Although the action of Rhine Journey is tied up in the specificity of both the time and place during which and where it’s set, the story itself is driven by the inner workings of Charlotte’s mind. Without ever ringing untrue to the period, it’s a tale of female rage and agency, exploring how someone who’s been disenfranchised for so long that they’ve lost much of their own sense of self, might go about salvaging what’s left of their identify and reclaiming it as their own.

Schlee’s Charlotte is both ancestor and descendant of the likes of Charlotte Bartlett, Lucy Honeychurch’s aunt and chaperone in E. M. Forster’s A Room with a View (1908); the titular heroine of Sylvia Townsend Warner’s Lolly Willowes (1926), another spinster aunt who wrestles herself from the suffocating bosom of her brother’s family home; and Edith Hope in Anita Brookner’s Booker Prize-winning Hotel du Lac (1984).  

View on the River Rhine by George Clarkson Stanfield (1828-1878)

The novel is an explosive device. And it is a shock to realise that your grandmother is a bomb maker

— Schlee’s grandson, Sam Johnson-Schlee, on Rhine Journey

And, as Gardam was perceptive enough to point out two decades ago, Charlotte’s story has much to say about feminism, and in this, Rhine Journey also feels akin to acclaimed recent novels such as Hernan Diaz’s Booker Prize 2022 longlisted novel and Pulitzer Prize-winning Trust, and Lauren Groff’s Matrix and The Vaster Wilds – all of which stay true to their historical setting, while also illuminating the previously obscured stories of female characters trapped therein.  

No one was more surprised by the new relevance of Rhine Journey than Schlee herself. It was unexpected but delightful, she said earlier this year – when both McNally Editions (where I’m an editor) and Daunt Books Publishing approached her asking to republish it – to learn that a novel she wrote over four decades ago resonated with a much younger generation of readers. Not that writing was ever the be-all and end-all of her life. She wrote the five children’s novels that she published by getting up at 5am and writing before her own four children woke up and had to be got off to school.

She also taught for many years. Initially, as a young Oxford graduate, at Rosemary Hall (now Choate) in Connecticut (the state in which she was born; her mother was American), then later, back in England, in various schools, tutoring school refusers, and at evening institutes. Even after she retired, and she and her husband, the artist Nick Schlee, had left London for Berkshire – to give him more freedom to paint – she continued to work with children, running a much respected and popular youth club at her local church.
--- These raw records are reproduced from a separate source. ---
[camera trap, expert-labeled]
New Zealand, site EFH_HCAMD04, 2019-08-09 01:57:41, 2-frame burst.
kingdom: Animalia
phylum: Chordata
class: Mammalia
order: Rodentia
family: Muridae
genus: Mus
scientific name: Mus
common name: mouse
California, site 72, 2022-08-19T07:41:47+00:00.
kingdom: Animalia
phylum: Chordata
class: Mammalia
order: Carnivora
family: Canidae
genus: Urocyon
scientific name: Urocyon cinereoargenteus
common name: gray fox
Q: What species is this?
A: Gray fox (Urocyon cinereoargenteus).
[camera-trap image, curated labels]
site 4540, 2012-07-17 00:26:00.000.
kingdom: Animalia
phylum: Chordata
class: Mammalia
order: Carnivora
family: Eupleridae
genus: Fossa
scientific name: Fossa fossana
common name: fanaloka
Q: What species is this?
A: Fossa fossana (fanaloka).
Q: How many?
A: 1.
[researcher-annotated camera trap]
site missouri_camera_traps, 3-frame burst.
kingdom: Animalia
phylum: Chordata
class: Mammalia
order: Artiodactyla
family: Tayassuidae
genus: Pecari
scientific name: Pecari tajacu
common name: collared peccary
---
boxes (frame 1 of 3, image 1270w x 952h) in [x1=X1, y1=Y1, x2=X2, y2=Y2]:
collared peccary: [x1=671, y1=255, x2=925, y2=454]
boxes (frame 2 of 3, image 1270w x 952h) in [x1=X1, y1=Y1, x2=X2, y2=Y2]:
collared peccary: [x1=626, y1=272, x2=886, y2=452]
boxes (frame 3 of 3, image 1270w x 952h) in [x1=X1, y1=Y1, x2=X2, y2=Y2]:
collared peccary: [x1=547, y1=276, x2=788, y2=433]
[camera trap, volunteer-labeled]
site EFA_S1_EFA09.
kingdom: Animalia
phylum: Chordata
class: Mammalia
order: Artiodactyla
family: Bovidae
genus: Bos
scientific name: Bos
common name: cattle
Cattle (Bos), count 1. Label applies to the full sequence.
Fittingly, Rhine Journey draws to a close with a final emphasis on young Ellie. Charlotte might have missed her own chance for marriage and companionship – ‘the bleakness’ of a life ‘without bells, without flowers, without the sharp patter of rice’ – but she’s determined that the same fate won’t befall her niece. Hope, or at least the possibility of it, lies with the next generation.  

Rhine Journey is being reissued by both Daunt Books Publishing (UK) and McNally Editions (US) in June 2024.